> **Exercise**: Repeat the listing verbatim. Drop any pictures.

> **Raw data**:
Content starts
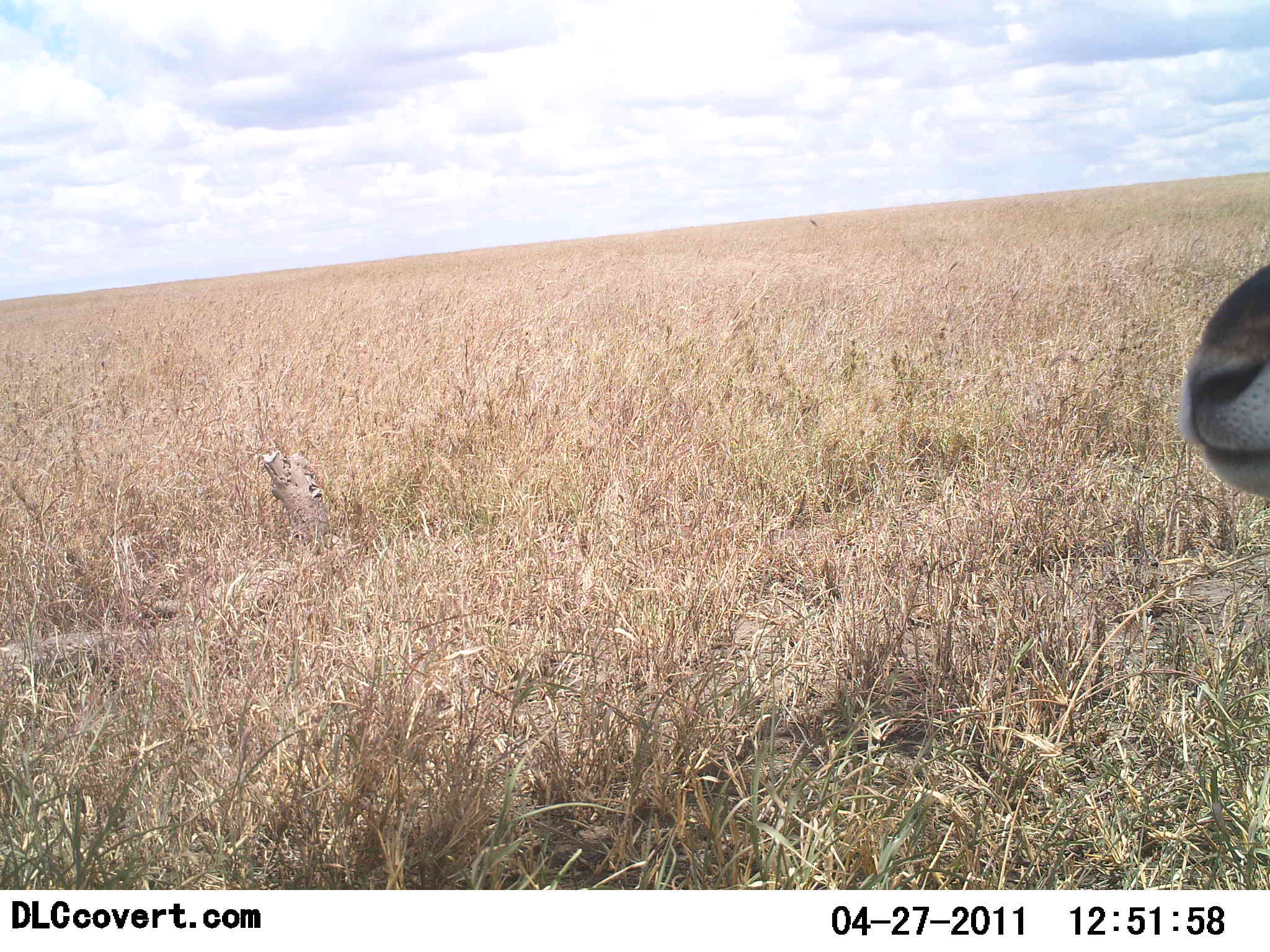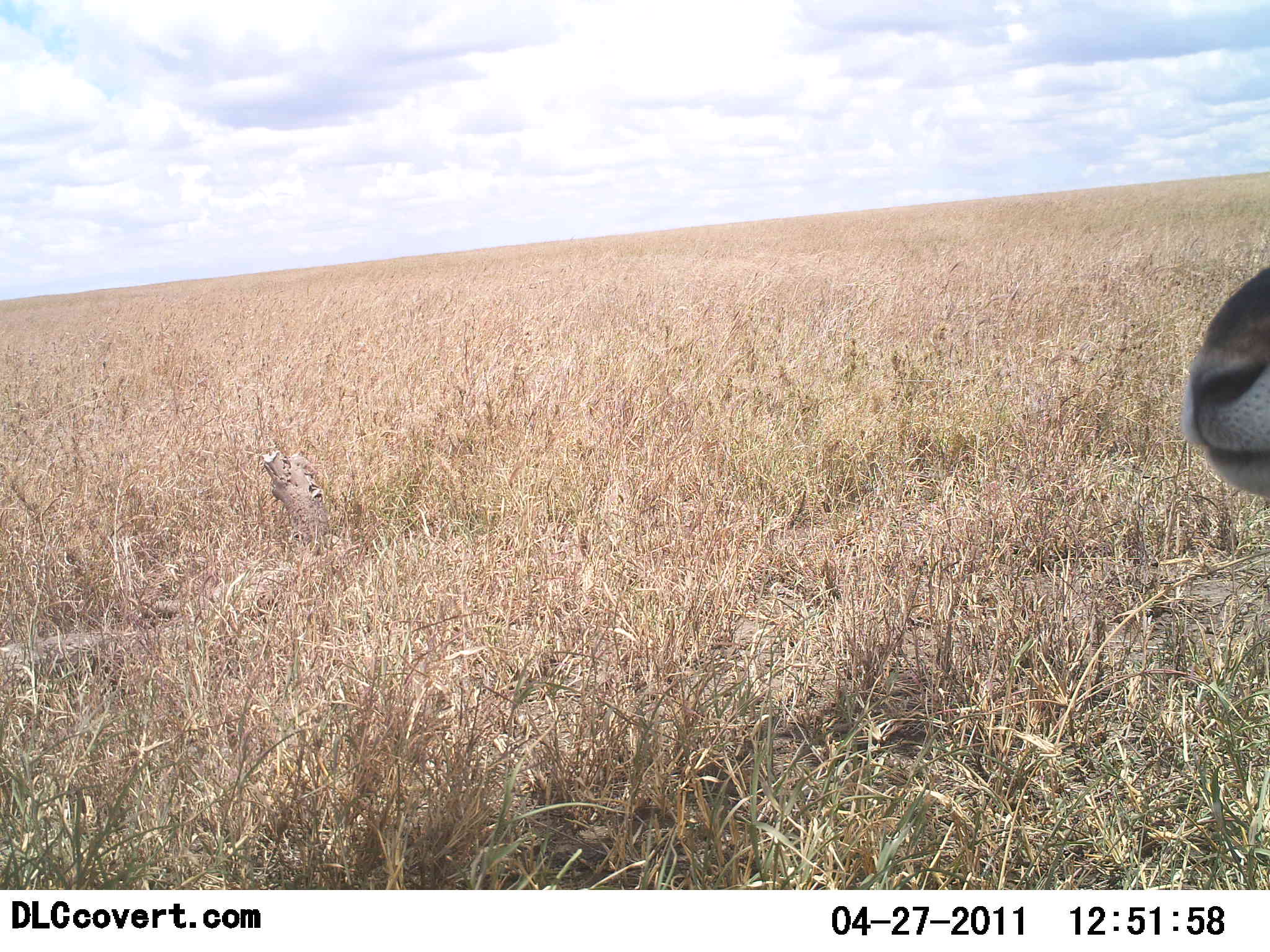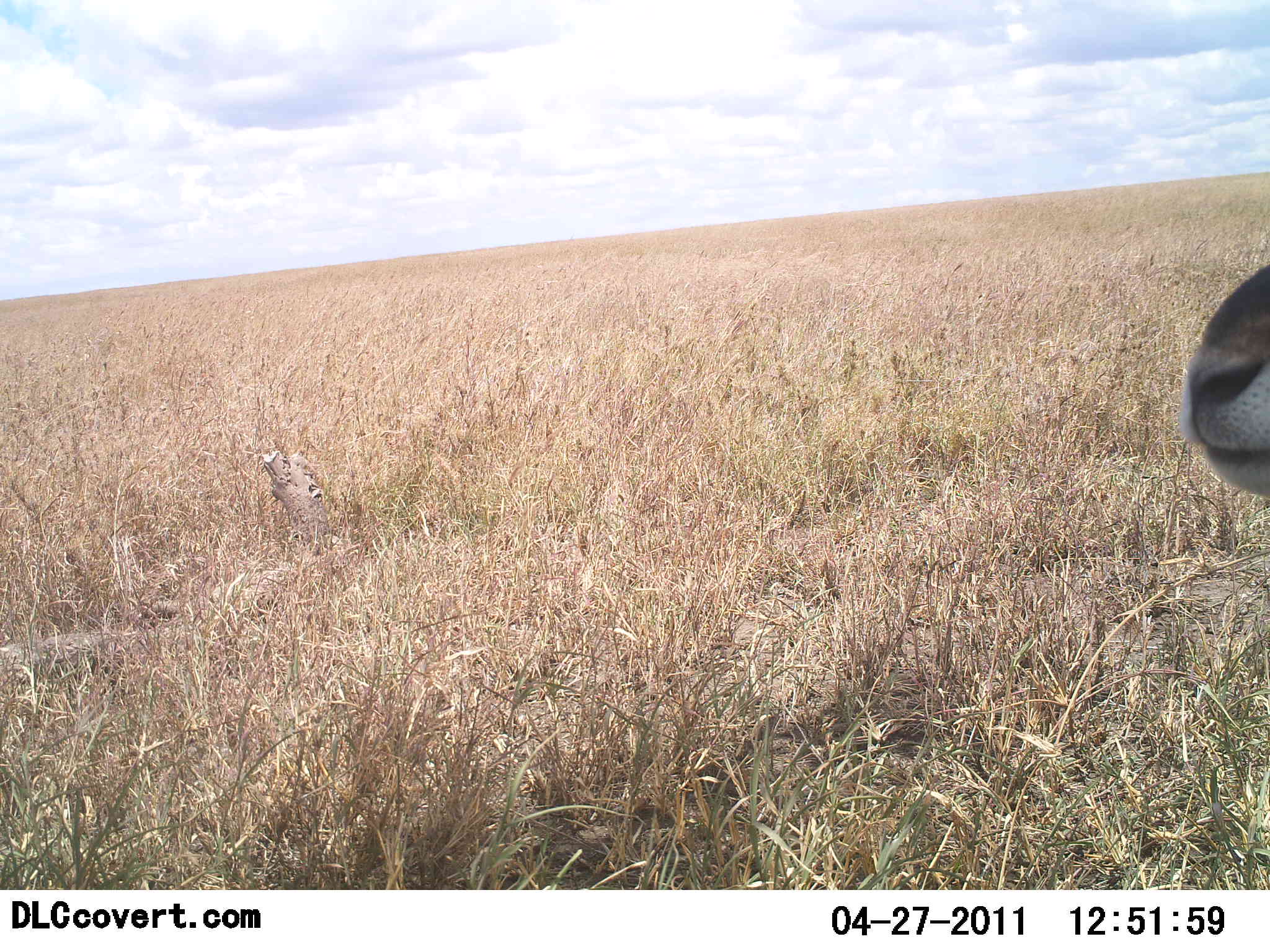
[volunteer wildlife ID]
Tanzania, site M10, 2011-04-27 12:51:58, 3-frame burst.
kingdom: Animalia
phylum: Chordata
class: Mammalia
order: Artiodactyla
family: Bovidae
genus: Eudorcas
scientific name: Eudorcas thomsonii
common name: thomson's gazelle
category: gazellethomsons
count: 1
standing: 60%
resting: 20%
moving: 0%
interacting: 20%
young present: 0%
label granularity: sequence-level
Content ends
> **Result for this task**:
[volunteer wildlife ID]
Tanzania, site M10, 2011-04-27 12:51:58, 3-frame burst.
kingdom: Animalia
phylum: Chordata
class: Mammalia
order: Artiodactyla
family: Bovidae
genus: Eudorcas
scientific name: Eudorcas thomsonii
common name: thomson's gazelle
category: gazellethomsons
count: 1
standing: 60%
resting: 20%
moving: 0%
interacting: 20%
young present: 0%
label granularity: sequence-level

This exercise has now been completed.